Melihat Kondisi di atas sebenarnya produsen lokal tidak perlu khawatir kehilangan pasar. Karena Penduduk Indonesia adalah pasar yang potensial untuk memperkuat pasar domestik. Justru yang perlu diperhatikan adalah bagaimana caranya orang Indonesia mau menggunakan produk-produk yang mampu dihasilkan oleh bangsa sendiri. Salah satu caranya adalah dengan menggali kembali kecintaan Kita terhadap produk Indonesia.

Masalahnya, masih banyak orang Indoensia yang “Malu” menggunakan produk dalam negeri dan lebih memilih belanja di luar negeri dengan alasan gengsi. Sedangkan kampanye cintai produk Indonesia juga belum menunjukkan kemajuan berarti sejak digulirkan puluhan tahun lalu. Tentu harus ada cara lain.

Di Cina ada salah satu provinsi yang mempunyai kebijakan unik untuk menguatkan produk domestik di pasaran. Hubei Provinsi itu, sebagai penghasil rokok, pemerintah Hubei mewajibkan pegawai negeri di lingkungan pemerintahannya untuk membeli rokok lokal dan menjatuhkan denda jika ada yang membeli rokok produksi provinsi lain.

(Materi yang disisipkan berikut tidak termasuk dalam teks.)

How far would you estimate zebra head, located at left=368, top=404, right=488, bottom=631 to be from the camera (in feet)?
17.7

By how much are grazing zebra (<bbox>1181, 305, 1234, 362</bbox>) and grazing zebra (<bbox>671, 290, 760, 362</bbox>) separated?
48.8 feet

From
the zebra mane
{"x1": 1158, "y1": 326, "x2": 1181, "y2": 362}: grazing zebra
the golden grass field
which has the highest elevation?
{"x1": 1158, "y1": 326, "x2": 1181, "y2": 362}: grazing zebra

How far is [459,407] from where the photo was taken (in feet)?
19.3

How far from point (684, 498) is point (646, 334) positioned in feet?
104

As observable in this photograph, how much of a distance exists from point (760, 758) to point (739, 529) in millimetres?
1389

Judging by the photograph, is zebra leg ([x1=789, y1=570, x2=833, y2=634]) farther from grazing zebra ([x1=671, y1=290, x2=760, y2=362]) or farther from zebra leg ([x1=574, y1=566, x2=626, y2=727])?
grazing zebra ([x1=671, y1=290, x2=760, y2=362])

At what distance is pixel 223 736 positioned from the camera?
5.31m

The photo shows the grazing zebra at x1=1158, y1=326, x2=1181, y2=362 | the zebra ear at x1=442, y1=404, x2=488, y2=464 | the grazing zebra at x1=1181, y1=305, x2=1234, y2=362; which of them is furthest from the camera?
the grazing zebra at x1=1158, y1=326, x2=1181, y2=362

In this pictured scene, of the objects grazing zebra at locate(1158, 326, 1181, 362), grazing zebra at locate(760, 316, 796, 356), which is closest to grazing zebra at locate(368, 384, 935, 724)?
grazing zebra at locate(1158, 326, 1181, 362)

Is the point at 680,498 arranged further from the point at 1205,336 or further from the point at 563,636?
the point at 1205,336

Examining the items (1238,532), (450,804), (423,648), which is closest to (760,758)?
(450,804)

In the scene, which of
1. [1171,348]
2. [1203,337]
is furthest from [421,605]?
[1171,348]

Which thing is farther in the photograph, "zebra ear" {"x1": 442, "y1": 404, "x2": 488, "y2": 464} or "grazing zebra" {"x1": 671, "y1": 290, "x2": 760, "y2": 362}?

Mungkin soal rokok kita bisa silang pendapat. Namun pelajaran yang ingin kita petik adalah kebijakan untuk memperkuat kedudukan produk lokal.

Bagaimana dengan Indonesia, kita juga pernah punya pemimpin seperti Jusuf kalla yang bangga dengan Sepatu Cibaduyut-nya dan merazia sepatu para menteri serta menghimbau bawahannya untuk menggunakan produk lokal. Ini tentu patut diapresiasi, hanya saja kampanye cinta produk Indonesia belum sampai pada tindak nyata dan penerapannya belum setegas seperti yang diterapkan di Hubei.

Maka, sekarang saatnya kita menantikan apakah pemerintah serius dengan kampanye cintai produk Indonesia-nya? kalau iya, tentu merekalah pihak yang pertama kali menggunakan produk dalam negeri dan menggunakan produk dalam negeri ketika berkunjung ke luar negeri. Apakah bisa para pemimpin kita bertindak seperti itu?